■ Exercise directions ■
Select each line below that contains the word "mulch" and copy it out. Case counts.

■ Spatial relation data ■
..........

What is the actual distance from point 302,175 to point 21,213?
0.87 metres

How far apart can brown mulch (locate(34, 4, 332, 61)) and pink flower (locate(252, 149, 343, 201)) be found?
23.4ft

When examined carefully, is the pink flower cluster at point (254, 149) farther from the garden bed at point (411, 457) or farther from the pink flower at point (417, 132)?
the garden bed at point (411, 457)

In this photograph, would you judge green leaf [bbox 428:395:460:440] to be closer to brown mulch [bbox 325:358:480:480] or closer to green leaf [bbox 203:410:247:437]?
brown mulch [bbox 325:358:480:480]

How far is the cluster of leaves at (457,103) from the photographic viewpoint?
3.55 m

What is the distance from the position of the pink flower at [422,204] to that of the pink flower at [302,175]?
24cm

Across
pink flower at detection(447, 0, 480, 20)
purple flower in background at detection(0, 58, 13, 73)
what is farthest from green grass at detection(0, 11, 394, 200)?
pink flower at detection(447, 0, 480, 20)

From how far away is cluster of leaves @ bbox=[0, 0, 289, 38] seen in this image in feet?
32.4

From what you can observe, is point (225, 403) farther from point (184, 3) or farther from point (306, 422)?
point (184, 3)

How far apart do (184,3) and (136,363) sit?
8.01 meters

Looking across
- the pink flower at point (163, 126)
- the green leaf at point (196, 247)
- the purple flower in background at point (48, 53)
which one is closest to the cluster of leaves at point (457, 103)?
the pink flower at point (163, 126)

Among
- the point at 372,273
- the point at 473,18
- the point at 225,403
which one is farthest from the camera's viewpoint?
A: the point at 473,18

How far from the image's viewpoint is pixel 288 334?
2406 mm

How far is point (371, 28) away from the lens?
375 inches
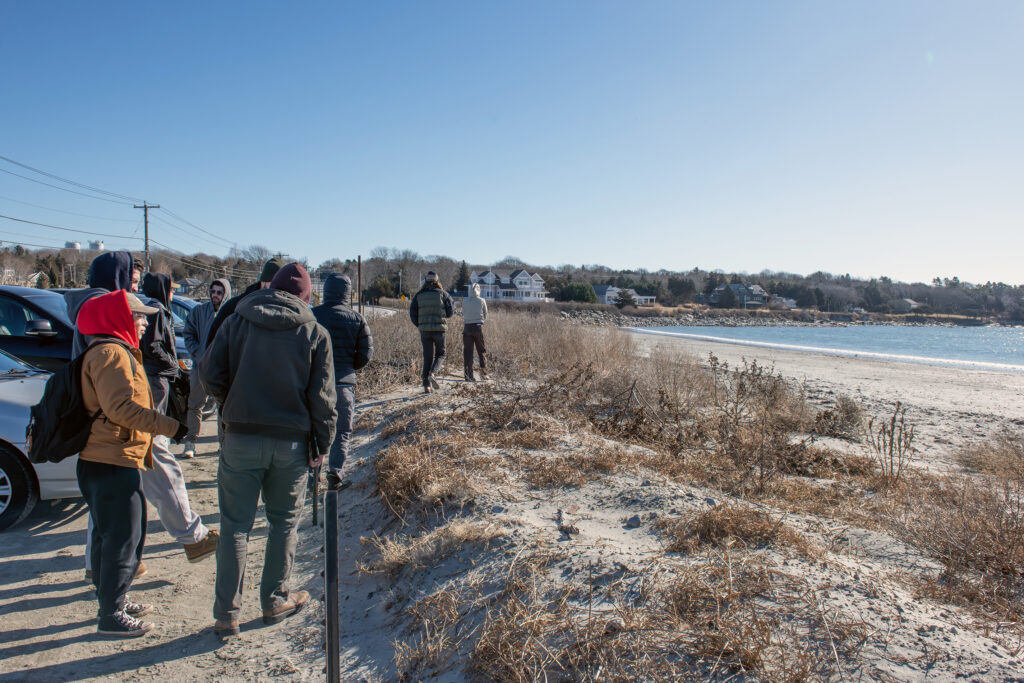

..........

■ Correct answer ■
How far apart can brown mulch (locate(34, 4, 332, 61)) and pink flower (locate(252, 149, 343, 201)) be found?
In this photograph, would you judge green leaf [bbox 428:395:460:440] to be closer to brown mulch [bbox 325:358:480:480] or closer to green leaf [bbox 203:410:247:437]?
brown mulch [bbox 325:358:480:480]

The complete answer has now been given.